Hoe can I solve this error.

jkhenning commented 11 months ago

Hi @AhmadShaik, The error you're seeing is not related to the port you changed, but rather related to the fact the ES cannot start for some reason. I believe this is due to the data folder not having the right permissions, specifically the ES data folder should be owned by 1000:1000 (as explained in step 9 here)

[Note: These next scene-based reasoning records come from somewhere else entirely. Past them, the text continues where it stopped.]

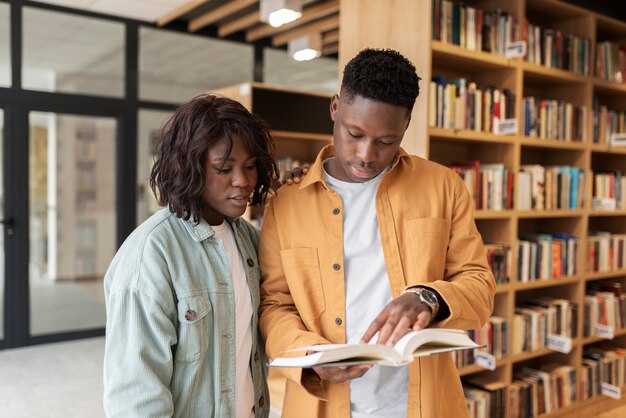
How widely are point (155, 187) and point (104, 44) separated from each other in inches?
184

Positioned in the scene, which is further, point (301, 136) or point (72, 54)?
point (72, 54)

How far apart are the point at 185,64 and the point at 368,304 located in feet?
16.6

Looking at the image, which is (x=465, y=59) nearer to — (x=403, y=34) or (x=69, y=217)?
(x=403, y=34)

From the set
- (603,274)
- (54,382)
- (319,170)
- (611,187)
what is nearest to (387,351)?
(319,170)

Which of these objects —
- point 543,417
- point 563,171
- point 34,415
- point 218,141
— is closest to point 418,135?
point 563,171

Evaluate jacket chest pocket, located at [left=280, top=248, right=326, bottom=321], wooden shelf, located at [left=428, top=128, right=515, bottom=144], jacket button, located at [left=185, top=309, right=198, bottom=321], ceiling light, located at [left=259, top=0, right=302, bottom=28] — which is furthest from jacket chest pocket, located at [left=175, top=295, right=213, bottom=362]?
ceiling light, located at [left=259, top=0, right=302, bottom=28]

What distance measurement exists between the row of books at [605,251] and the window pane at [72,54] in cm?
436

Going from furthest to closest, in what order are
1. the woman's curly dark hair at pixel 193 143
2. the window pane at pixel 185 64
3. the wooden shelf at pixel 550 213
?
the window pane at pixel 185 64
the wooden shelf at pixel 550 213
the woman's curly dark hair at pixel 193 143

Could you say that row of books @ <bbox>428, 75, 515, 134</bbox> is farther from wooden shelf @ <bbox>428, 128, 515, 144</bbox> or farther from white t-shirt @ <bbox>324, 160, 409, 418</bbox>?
white t-shirt @ <bbox>324, 160, 409, 418</bbox>

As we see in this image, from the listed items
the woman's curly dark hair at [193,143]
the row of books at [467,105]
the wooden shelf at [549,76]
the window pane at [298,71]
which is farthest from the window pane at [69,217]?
the woman's curly dark hair at [193,143]

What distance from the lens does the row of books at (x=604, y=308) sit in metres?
3.72

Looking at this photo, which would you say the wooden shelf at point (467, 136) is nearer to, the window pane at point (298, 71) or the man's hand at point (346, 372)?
the man's hand at point (346, 372)

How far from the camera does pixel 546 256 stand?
11.2 feet

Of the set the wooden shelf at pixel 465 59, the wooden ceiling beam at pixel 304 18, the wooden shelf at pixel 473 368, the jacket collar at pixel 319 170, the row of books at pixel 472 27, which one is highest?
the wooden ceiling beam at pixel 304 18
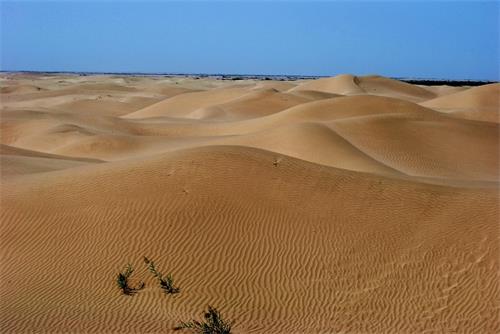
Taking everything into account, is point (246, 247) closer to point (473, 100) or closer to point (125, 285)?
point (125, 285)

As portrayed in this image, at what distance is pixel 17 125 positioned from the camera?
1113 inches

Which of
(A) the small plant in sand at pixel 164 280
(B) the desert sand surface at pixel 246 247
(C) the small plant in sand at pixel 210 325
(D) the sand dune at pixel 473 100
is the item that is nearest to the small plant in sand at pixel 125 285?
(B) the desert sand surface at pixel 246 247

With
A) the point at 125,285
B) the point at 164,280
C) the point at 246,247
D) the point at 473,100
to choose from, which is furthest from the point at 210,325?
the point at 473,100

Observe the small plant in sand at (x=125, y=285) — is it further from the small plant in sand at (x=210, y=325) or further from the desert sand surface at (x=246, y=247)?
Result: the small plant in sand at (x=210, y=325)

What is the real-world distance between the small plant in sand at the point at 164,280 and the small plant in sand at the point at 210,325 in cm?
95

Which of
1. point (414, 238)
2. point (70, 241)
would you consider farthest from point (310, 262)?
point (70, 241)

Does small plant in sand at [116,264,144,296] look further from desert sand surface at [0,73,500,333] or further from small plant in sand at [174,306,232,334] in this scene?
small plant in sand at [174,306,232,334]

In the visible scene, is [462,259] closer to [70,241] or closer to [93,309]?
[93,309]

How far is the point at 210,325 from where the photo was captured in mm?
6777

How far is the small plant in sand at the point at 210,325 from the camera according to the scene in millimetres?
6673

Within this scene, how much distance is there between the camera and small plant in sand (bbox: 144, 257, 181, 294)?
8.00 m

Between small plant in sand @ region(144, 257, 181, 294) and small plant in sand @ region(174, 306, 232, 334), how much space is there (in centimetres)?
95

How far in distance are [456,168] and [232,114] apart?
20.1m

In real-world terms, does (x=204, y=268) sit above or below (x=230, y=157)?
below
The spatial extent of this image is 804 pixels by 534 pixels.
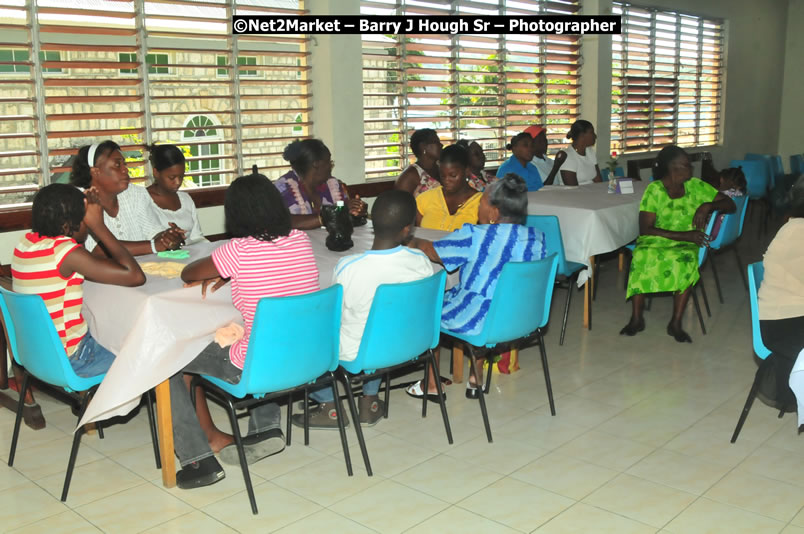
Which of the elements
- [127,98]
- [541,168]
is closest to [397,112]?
[541,168]

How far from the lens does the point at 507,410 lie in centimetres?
374

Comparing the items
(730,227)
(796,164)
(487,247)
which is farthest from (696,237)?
(796,164)

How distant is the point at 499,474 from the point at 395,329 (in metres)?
0.72

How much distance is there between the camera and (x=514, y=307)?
3.31 meters

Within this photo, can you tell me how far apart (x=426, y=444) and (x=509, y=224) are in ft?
3.44

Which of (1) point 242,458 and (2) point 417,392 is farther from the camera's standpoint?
(2) point 417,392

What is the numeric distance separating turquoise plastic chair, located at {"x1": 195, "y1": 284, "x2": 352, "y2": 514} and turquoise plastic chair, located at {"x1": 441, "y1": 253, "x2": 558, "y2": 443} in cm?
74

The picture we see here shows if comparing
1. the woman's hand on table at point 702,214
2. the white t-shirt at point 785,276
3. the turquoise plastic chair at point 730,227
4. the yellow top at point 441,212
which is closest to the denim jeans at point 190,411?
the yellow top at point 441,212

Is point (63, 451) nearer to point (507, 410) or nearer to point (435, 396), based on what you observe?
point (435, 396)

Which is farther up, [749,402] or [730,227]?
[730,227]

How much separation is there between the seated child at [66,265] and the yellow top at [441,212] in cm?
210

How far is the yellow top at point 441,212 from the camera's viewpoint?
447 centimetres

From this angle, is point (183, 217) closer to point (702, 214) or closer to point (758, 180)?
point (702, 214)

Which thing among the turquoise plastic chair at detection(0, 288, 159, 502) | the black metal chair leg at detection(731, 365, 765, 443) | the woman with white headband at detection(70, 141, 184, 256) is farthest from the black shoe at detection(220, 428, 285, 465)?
the black metal chair leg at detection(731, 365, 765, 443)
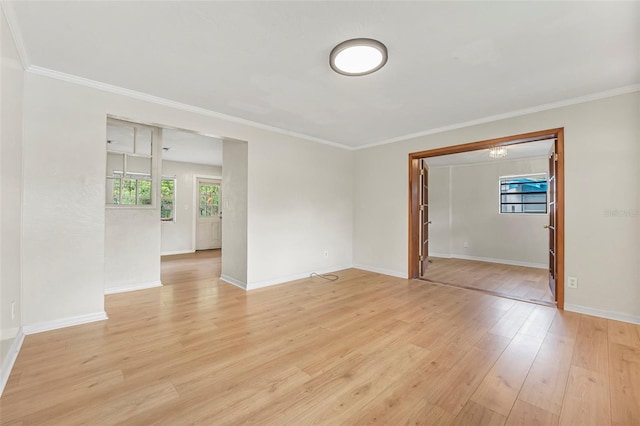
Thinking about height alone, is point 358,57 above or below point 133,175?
above

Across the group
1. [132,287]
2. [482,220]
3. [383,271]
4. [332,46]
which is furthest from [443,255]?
[132,287]

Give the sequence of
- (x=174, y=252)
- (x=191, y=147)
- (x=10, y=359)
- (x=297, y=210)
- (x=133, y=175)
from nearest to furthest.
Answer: (x=10, y=359) → (x=133, y=175) → (x=297, y=210) → (x=191, y=147) → (x=174, y=252)

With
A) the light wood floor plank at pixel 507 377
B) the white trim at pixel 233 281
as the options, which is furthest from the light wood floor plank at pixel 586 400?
the white trim at pixel 233 281

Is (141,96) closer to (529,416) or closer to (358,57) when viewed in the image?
(358,57)

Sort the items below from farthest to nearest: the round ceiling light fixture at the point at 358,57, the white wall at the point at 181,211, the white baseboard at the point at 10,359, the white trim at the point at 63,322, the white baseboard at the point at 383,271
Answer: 1. the white wall at the point at 181,211
2. the white baseboard at the point at 383,271
3. the white trim at the point at 63,322
4. the round ceiling light fixture at the point at 358,57
5. the white baseboard at the point at 10,359

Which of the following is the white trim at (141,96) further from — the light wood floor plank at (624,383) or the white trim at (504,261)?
the white trim at (504,261)

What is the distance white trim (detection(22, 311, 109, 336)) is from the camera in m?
2.44

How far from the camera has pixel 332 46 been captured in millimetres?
2121

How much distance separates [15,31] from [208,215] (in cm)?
633

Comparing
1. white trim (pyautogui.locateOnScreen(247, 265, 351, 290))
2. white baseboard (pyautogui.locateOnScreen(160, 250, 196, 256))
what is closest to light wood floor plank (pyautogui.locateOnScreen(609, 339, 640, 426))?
white trim (pyautogui.locateOnScreen(247, 265, 351, 290))

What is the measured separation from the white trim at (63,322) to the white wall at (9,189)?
148 millimetres

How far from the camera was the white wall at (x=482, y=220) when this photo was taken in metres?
5.83

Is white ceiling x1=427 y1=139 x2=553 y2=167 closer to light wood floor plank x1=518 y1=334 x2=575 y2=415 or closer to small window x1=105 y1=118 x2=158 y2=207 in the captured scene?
light wood floor plank x1=518 y1=334 x2=575 y2=415

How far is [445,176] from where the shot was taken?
23.2ft
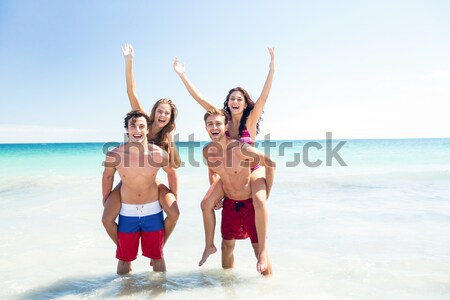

niemiaszek commented 10 months ago

@jkhenning Im facing the same problem. We have docker group as 999 instead of 1000, so I swapped guid with 999. I couldn't find docker user in /etc/passwd and 1000 is some organization admin user. ATM I have root:docker configuration. Should I have docker user configured?

Note that all works when data folder has +w permissions for all users

jkhenning commented 9 months ago

In general the issue of group 1000 is not something that can easily be changed (unrelated to clearml in this case) since as far as I know docker/ES depends on it

a1xs commented 5 months ago

I have a similar problem.

jkhenning commented 5 months ago

@a1xs as far as I know this is an ES issue when run inside docker

a1xs commented 5 months ago

@a1xs as far as I know this is an ES issue when run inside docker

Yes, this is a problem with elasticserch. I returned to the old working version.

a1xs commented 5 months ago

I change the path from /usr/share/elasticsearch/data to /var/lib/elasticsearch/data and it works!